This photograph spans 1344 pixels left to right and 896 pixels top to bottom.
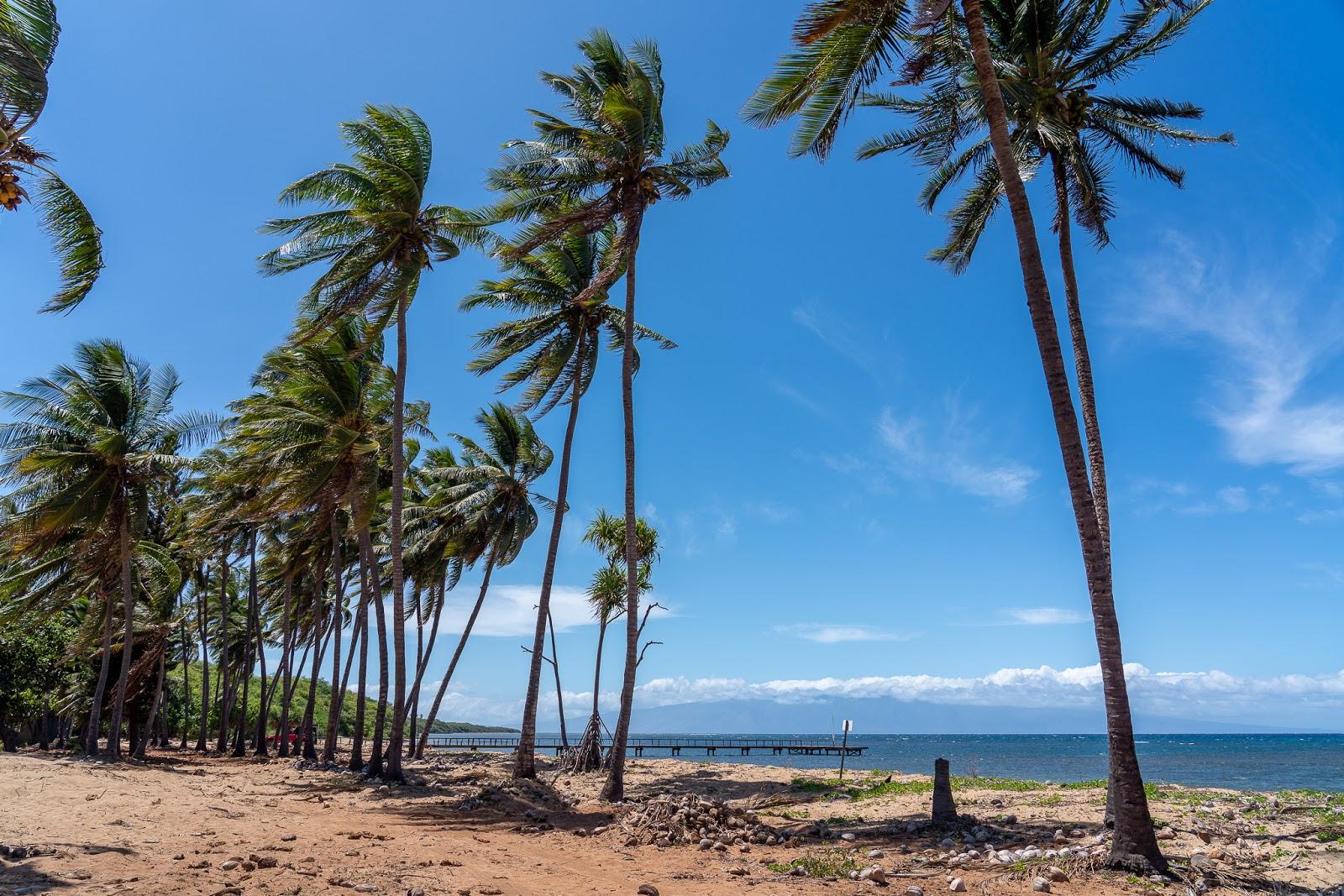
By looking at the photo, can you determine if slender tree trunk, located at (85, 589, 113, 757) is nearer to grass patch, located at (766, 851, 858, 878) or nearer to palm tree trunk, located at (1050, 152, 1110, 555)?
grass patch, located at (766, 851, 858, 878)

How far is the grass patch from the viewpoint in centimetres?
946

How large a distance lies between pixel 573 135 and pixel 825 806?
15.6 meters

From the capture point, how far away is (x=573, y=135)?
17703 millimetres

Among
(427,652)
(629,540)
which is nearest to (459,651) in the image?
(427,652)

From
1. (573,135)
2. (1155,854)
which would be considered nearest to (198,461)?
(573,135)

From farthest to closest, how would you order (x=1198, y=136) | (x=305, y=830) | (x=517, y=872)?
(x=1198, y=136), (x=305, y=830), (x=517, y=872)

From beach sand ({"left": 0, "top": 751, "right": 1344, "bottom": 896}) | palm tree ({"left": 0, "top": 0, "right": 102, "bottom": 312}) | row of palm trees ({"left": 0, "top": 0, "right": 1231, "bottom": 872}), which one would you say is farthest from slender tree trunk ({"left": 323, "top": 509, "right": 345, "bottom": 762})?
palm tree ({"left": 0, "top": 0, "right": 102, "bottom": 312})

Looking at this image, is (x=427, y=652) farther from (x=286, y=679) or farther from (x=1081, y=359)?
(x=1081, y=359)

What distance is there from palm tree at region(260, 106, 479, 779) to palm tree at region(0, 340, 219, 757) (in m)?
7.23

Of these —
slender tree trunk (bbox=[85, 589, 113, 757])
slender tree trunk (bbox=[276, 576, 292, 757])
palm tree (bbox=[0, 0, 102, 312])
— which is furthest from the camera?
slender tree trunk (bbox=[276, 576, 292, 757])

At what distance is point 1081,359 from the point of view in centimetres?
1197

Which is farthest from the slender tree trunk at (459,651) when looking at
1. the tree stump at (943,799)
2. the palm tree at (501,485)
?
the tree stump at (943,799)

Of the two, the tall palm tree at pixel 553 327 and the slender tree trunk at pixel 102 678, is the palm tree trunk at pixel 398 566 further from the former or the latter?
the slender tree trunk at pixel 102 678

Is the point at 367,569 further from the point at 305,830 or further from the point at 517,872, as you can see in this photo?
the point at 517,872
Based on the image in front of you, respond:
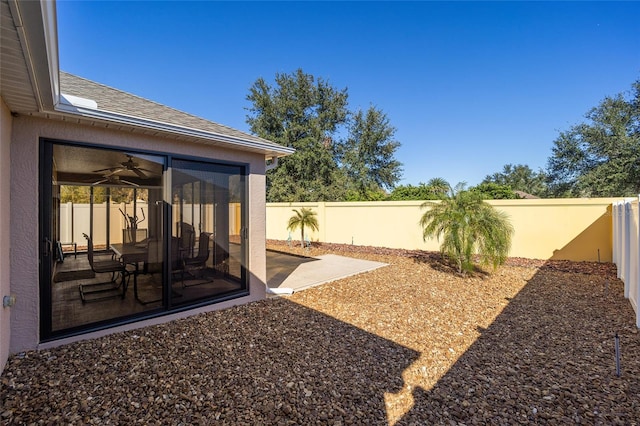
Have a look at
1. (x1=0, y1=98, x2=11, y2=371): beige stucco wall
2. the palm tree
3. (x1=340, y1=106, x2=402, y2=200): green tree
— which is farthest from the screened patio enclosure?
(x1=340, y1=106, x2=402, y2=200): green tree

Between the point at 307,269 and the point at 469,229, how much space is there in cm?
439

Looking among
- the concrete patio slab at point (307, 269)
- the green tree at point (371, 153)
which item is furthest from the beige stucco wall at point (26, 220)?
the green tree at point (371, 153)

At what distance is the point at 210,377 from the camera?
318 centimetres

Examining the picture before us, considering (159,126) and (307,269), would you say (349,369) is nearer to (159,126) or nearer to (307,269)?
(159,126)

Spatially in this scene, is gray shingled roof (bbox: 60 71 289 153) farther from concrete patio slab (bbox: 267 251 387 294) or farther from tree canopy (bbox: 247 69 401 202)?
tree canopy (bbox: 247 69 401 202)

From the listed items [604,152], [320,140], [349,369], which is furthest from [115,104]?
[604,152]

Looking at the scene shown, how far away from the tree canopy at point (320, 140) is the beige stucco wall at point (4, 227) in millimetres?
16783

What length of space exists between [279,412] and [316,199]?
57.7ft

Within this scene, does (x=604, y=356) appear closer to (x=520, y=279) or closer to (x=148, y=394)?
(x=520, y=279)

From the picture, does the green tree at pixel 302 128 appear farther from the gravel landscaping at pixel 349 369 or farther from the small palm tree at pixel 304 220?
the gravel landscaping at pixel 349 369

- _Required work_
Reproduce the lines of all the records with "capture point" swapped for "camera position" and everything else left unchanged, omitting the pictures.

- _Written solution_
This photograph spans 1344 pixels left to right and 896 pixels top to bottom.
By looking at the photo, can you determine if slender tree trunk, located at (85, 589, 113, 757) is nearer to grass patch, located at (766, 851, 858, 878) or nearer to palm tree trunk, located at (1050, 152, 1110, 555)?
grass patch, located at (766, 851, 858, 878)

How far is the grass patch from the viewpoint in centimetres?
946

How large a distance lies between pixel 573 135 and pixel 825 806?
15.6 meters

From the camera position, how far away is (x=573, y=135)?
17703 millimetres

Among
(427,652)
(629,540)
which is nearest to (459,651) in the image?
(427,652)

From
1. (573,135)
2. (1155,854)
which would be considered nearest to (198,461)?
(573,135)

From farthest to closest, how would you order (x=1198, y=136) | (x=305, y=830) | (x=517, y=872)?
(x=1198, y=136), (x=305, y=830), (x=517, y=872)

From beach sand ({"left": 0, "top": 751, "right": 1344, "bottom": 896}) | palm tree ({"left": 0, "top": 0, "right": 102, "bottom": 312}) | row of palm trees ({"left": 0, "top": 0, "right": 1231, "bottom": 872}), which one would you say is farthest from slender tree trunk ({"left": 323, "top": 509, "right": 345, "bottom": 762})?
palm tree ({"left": 0, "top": 0, "right": 102, "bottom": 312})

Looking at this image, is (x=427, y=652) farther from (x=286, y=679) or farther from (x=1081, y=359)?
(x=1081, y=359)

What distance is there from palm tree at region(260, 106, 479, 779) to palm tree at region(0, 340, 219, 757) (in m)?
7.23

Of these —
slender tree trunk (bbox=[85, 589, 113, 757])
slender tree trunk (bbox=[276, 576, 292, 757])
palm tree (bbox=[0, 0, 102, 312])
— which is furthest from the camera?
slender tree trunk (bbox=[276, 576, 292, 757])

At what distance is point 1081,359 from the point of view in centimetres?
1197

Which is farthest from the slender tree trunk at (459,651) when looking at
1. the tree stump at (943,799)
2. the palm tree at (501,485)
?
the tree stump at (943,799)

Of the two, the tall palm tree at pixel 553 327 and the slender tree trunk at pixel 102 678, is the palm tree trunk at pixel 398 566 further from the former or the latter?
the slender tree trunk at pixel 102 678

Is the point at 367,569 further from the point at 305,830 or further from the point at 517,872, as you can see in this photo?
the point at 517,872
Based on the image in front of you, respond:
Have a look at
1. (x1=0, y1=98, x2=11, y2=371): beige stucco wall
2. the palm tree
3. (x1=340, y1=106, x2=402, y2=200): green tree
— which is farthest from the screened patio enclosure?
(x1=340, y1=106, x2=402, y2=200): green tree

Between the point at 307,269 and the point at 469,229, how much space is there in cm?
439

Looking among
- the concrete patio slab at point (307, 269)
- the green tree at point (371, 153)
which item is furthest from the beige stucco wall at point (26, 220)?
the green tree at point (371, 153)

At what distance is the point at 210,377 from the camera?
318 centimetres

Examining the picture before us, considering (159,126) and (307,269), would you say (349,369) is nearer to (159,126) or nearer to (307,269)?
(159,126)

Spatially in this scene, is gray shingled roof (bbox: 60 71 289 153) farther from concrete patio slab (bbox: 267 251 387 294) or farther from tree canopy (bbox: 247 69 401 202)?
tree canopy (bbox: 247 69 401 202)

From the listed items [604,152], [320,140], [349,369], which is furthest from [115,104]?
[604,152]

Looking at the scene shown, how far away from the tree canopy at point (320, 140) is the beige stucco wall at point (4, 227) in millimetres?
16783

What length of space exists between [279,412] and [316,199]?
57.7ft

Within this scene, does (x=604, y=356) appear closer to (x=520, y=279) or closer to (x=148, y=394)?
(x=520, y=279)

From the picture, does the green tree at pixel 302 128 appear farther from the gravel landscaping at pixel 349 369 or farther from the small palm tree at pixel 304 220?
the gravel landscaping at pixel 349 369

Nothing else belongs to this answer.